Playing games in the workplace – or in the classroom – can give us a better understanding of issues like climate change and sustainable development, according to a team of top UK researchers.
In playing what are called ‘serious games’ – designed to improve problem solving skills, it is easier to get to grips with complex issues, say experts behind the GamEngage project from the Universities of Warwick, Cardiff, York, and Sussex, who have come together to produce the ‘Serious Games Cookbook’, a new guide explaining how to use and design the games.

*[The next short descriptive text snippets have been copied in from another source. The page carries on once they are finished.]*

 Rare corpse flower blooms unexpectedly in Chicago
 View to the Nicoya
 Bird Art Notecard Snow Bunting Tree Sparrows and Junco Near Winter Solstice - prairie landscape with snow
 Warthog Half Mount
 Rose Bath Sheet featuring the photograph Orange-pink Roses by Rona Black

“The cookbook offers a practical guide to help beginners designing serious games, as an emerging and promising tool for learning, engagement, and research, especially in the context of sustainable development and climate change – though we hope it will also be applied more broadly too,” said Dr Feng Mao, Associate Professor of Global Sustainable Development, University of Warwick. “We hope to inspire and empower the cookbook’s readers to meaningfully engage with serious games.”
The cookbook, which instructs users how to pick games matching their own goals, will also be a handy new research tool.

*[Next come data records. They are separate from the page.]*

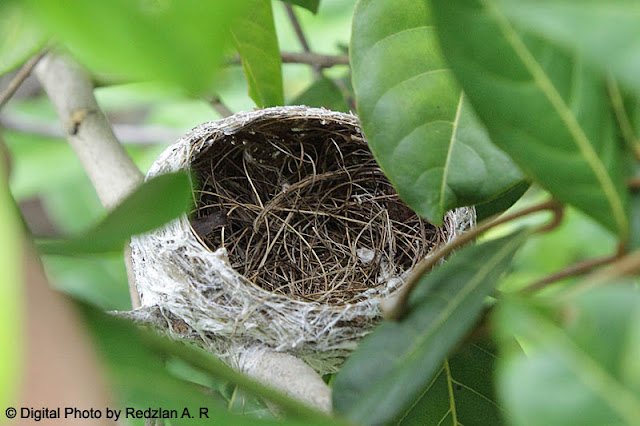 Empty Nest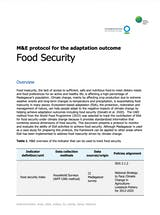 https://ciorg.imgix.net/images/default-source/publication-preview-images/nbs-m-e-food-security-protocol-madagascar-95514-cover?&auto=compress&auto=format&fit=crop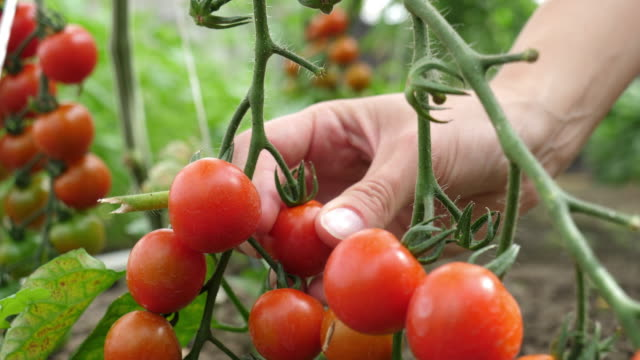 female hands picking fresh tomatoes - picking harvesting stock videos & royalty-free footage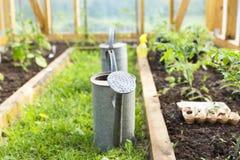 Organiskt lantbruk och att arbeta i trädgården, åkerbrukt begrepp att bevattna kan i växthus Natur arkivfoton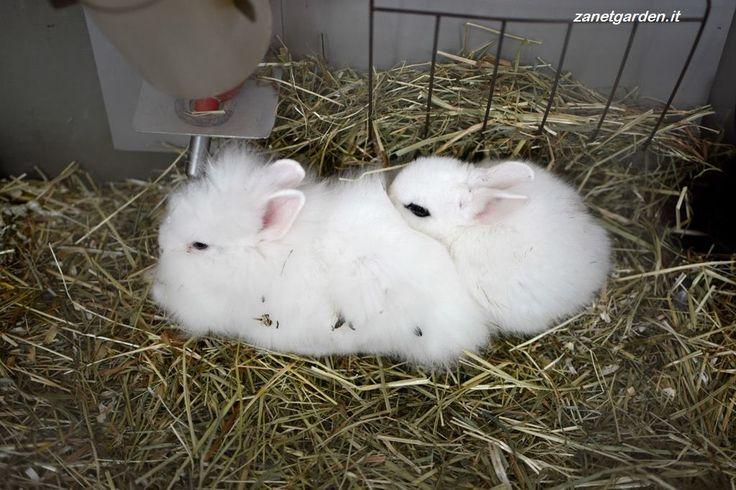 coniglietti nani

“The cookbook and its parts can also be used as a research tool, for example as part of co-design workshops as it would help to engage general public with serious topics through the medium of game design: rather than playing games designed by others, they could explore topics important to them that could be introduced in future games or even inform other types of projects,” adds Dr Katarzyna Stawarz, co-author of the Cookbook and Senior Lecturer in Human-Computer Interaction at Cardiff University.
A free pdf of the cookbook is now online.